The paper tackles the lack of benchmarks for evaluating large language models (LLMs) in materials science by introducing MSQA, a comprehensive benchmark of 1,757 graduate-level questions, and finds significant performance gaps, with proprietary LLMs achieving up to 84.5% accuracy and open-source LLMs peaking around 60.5%.

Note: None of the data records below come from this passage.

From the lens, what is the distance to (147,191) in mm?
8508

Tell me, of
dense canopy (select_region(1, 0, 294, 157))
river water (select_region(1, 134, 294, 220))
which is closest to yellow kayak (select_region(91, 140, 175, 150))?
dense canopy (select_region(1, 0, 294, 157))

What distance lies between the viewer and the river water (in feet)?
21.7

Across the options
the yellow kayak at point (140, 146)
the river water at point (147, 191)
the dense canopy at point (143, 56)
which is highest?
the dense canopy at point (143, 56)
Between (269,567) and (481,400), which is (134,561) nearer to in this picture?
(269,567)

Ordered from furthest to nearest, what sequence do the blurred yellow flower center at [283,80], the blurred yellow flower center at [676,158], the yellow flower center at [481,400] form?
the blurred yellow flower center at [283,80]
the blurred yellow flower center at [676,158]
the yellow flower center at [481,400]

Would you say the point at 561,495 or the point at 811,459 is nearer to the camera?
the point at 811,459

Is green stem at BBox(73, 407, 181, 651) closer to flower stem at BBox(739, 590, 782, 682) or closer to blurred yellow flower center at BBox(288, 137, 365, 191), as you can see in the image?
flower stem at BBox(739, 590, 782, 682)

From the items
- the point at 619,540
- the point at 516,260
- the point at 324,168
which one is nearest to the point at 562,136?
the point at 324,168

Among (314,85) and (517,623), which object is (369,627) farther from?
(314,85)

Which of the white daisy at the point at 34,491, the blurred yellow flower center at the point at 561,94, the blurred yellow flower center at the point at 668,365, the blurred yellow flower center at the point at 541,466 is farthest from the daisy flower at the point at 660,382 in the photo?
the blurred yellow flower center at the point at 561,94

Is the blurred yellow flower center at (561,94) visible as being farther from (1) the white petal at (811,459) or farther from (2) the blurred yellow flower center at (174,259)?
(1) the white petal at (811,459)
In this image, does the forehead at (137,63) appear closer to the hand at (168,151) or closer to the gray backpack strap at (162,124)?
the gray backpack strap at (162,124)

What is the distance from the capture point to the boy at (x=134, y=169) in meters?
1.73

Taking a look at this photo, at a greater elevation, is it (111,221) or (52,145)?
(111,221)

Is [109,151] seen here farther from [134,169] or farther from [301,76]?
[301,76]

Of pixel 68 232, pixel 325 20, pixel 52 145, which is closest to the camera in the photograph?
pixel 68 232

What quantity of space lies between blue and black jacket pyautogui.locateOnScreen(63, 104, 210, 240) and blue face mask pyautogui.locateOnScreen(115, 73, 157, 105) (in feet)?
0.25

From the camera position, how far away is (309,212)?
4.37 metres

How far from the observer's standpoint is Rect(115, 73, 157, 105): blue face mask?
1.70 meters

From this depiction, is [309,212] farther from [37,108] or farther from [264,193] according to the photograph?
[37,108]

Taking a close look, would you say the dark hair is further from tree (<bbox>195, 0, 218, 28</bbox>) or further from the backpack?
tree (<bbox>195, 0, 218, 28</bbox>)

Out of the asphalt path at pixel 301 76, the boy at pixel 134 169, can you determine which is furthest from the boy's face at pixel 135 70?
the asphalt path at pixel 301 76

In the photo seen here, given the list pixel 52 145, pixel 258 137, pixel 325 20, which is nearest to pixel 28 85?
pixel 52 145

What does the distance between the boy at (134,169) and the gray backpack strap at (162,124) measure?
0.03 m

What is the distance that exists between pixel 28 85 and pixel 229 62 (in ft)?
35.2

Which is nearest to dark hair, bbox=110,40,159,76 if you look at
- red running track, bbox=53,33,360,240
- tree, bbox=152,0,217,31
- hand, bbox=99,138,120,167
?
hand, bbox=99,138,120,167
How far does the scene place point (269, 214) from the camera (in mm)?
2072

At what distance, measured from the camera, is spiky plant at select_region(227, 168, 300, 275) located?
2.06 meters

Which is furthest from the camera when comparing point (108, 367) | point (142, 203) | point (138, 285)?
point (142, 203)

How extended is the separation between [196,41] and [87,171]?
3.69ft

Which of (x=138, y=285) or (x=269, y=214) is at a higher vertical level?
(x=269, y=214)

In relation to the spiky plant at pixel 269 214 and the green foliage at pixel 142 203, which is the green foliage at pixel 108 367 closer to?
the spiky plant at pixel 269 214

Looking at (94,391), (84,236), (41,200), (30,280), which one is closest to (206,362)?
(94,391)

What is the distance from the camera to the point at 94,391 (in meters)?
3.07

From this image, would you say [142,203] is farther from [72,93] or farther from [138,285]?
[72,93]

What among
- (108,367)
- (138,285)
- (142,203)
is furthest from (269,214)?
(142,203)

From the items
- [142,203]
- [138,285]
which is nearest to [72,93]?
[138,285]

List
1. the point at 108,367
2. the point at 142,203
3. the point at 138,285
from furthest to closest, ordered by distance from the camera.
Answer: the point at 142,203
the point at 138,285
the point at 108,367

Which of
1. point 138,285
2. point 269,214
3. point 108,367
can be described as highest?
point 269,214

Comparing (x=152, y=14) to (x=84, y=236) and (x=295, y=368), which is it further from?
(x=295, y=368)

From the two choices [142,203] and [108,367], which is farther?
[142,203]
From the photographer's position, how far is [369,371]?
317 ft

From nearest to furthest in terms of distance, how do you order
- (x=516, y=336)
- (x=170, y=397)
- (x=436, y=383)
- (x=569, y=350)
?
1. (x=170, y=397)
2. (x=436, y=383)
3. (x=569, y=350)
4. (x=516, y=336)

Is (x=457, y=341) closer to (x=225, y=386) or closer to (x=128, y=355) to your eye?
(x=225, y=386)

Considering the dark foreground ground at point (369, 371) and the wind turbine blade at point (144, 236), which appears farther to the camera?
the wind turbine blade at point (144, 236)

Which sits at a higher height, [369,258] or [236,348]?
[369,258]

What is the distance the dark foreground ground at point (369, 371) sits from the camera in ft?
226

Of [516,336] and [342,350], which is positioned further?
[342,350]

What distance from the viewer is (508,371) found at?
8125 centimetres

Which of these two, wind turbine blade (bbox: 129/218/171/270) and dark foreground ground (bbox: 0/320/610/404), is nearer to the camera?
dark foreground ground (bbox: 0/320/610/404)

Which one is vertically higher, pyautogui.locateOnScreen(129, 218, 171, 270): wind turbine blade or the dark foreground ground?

Despite recent advances in large language models (LLMs) for materials science, there is a lack of benchmarks for evaluating their domain-specific knowledge and complex reasoning abilities. To bridge this gap, we introduce MSQA, a comprehensive evaluation benchmark of 1,757 graduate-level materials science questions in two formats: detailed explanatory responses and binary True/False assessments. MSQA distinctively challenges LLMs by requiring both precise factual knowledge and multi-step reasoning across seven materials science sub-fields, such as structure-property relationships, synthesis processes, and computational modeling. Through experiments with 10 state-of-the-art LLMs, we identify significant gaps in current LLM performance. While API-based proprietary LLMs achieve up to 84.5% accuracy, open-source (OSS) LLMs peak around 60.5%, and domain-specific LLMs often underperform significantly due to overfitting and distributional shifts. MSQA represents the first benchmark to jointly evaluate the factual and reasoning capabilities of LLMs crucial for LLMs in advanced materials science.